A recent influence of Seurat pointillism is the introduction of the Seurat plot, a computational method for analysis of single-cell RNA-seq data (Butler, et al., 2018). The Seurat plot enable users to identify and interpret sources of heterogeneity from single-cell transcriptomic measurements (Figure 6). Even if he were blessed with thousands of dots of insight, Seurat could never have imagined that his invention of pointillism would become the basis of a powerful molecular technology used by thousands of scientists.

Figure 6. A Typical Seurat Plot that Detects Multiple Immune Cell Populations in Peripheral Blood Mononuclear Cells
Each dot represents an individual cell. Each cluster of dots represents a different cell type (modified from Butler, et al., 2018).

References

Burleigh, R. (2004). Seurat and La Grande Jatte. (New York, NY: Harry N. Abrams, Inc.).

Butler, A., Hoffman, P., and Smibert, P., et al. (2018). Integrating single-cell transcriptomic data across different conditions, technologies, and species. Nature Biotech. 36, 411-420.

Carmichael, E.B. (1973). Michel Eugene Chevruel. Experimental chemist and physicist: lipids and dyes. Ala. J. Med. Sci. 10, 223-232.

Emerson, R.W. (1996). The Concord Hymn and Other Poems. (Mineola, NY: Dover Publishing).
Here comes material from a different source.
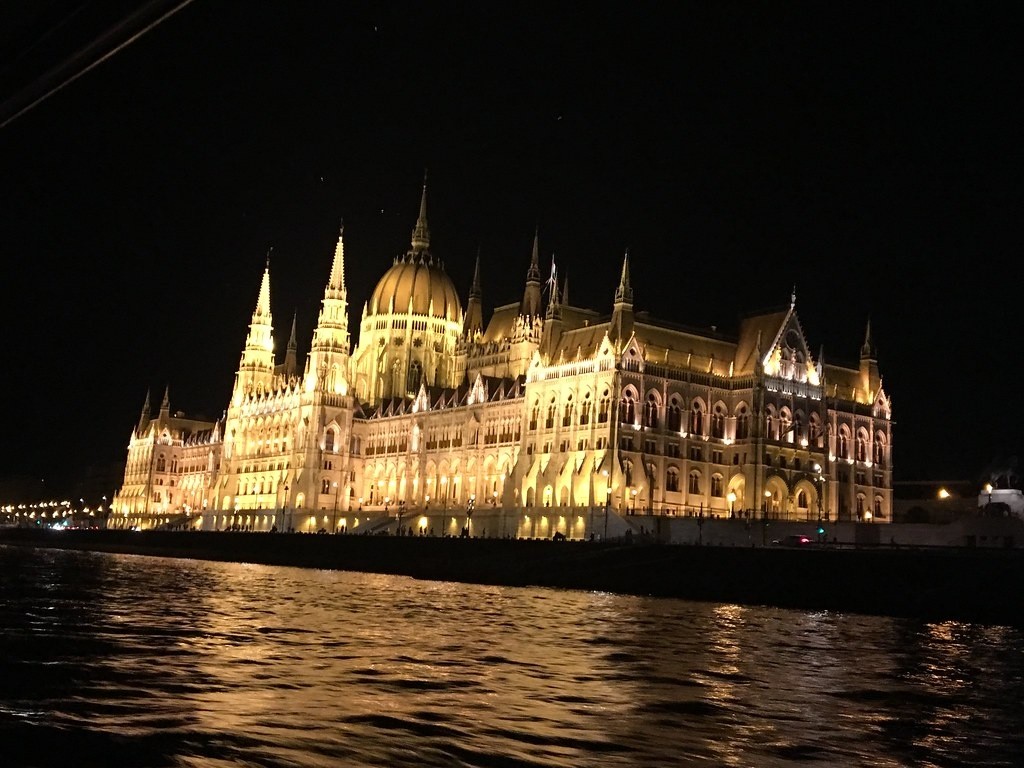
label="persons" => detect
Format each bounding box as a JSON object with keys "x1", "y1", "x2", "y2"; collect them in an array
[{"x1": 105, "y1": 520, "x2": 658, "y2": 541}]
Foa, M. (2015). Georges Seurat: The Art of Vision. (New Haven, CT: Yale University Press).

Goldstein, R., (2010), Bobby Thompson Dies at 86; Hit Epic Home Run, New York Times

Herbert, R.L. (2004). Seurat and the Making of La Grande Jatte. (Chicago, IL: The Art Institute of Chicago).

Lemay, P., and Oesper, R.E. (1948). Michel Eugene Chevruel (1786-1889). J. Chem. Educ. 25, 62-70.

Loske, A. (2019). Color: A Visual History from Newton to Modern Color Matching Guides. (Washington, DC: Smithsonian Books).

Rich, F. (1984). Stage: ‘Sunday in the park with George’. New York Times, May 3.

Richardson, Jr., R.D. (2015). Emerson: The Mind on Fire. (Oakland, CA: University of California Press).

Roque, G. (2011). Chevruel’s colour theory and its consequences for artists. http://www.colour.org.uk

Saatchi, C. (2017). A Sunday Afternoon on the Island of La Grande Jatte—how art was transformed by Seurat’s science. The Telegraph. August 23.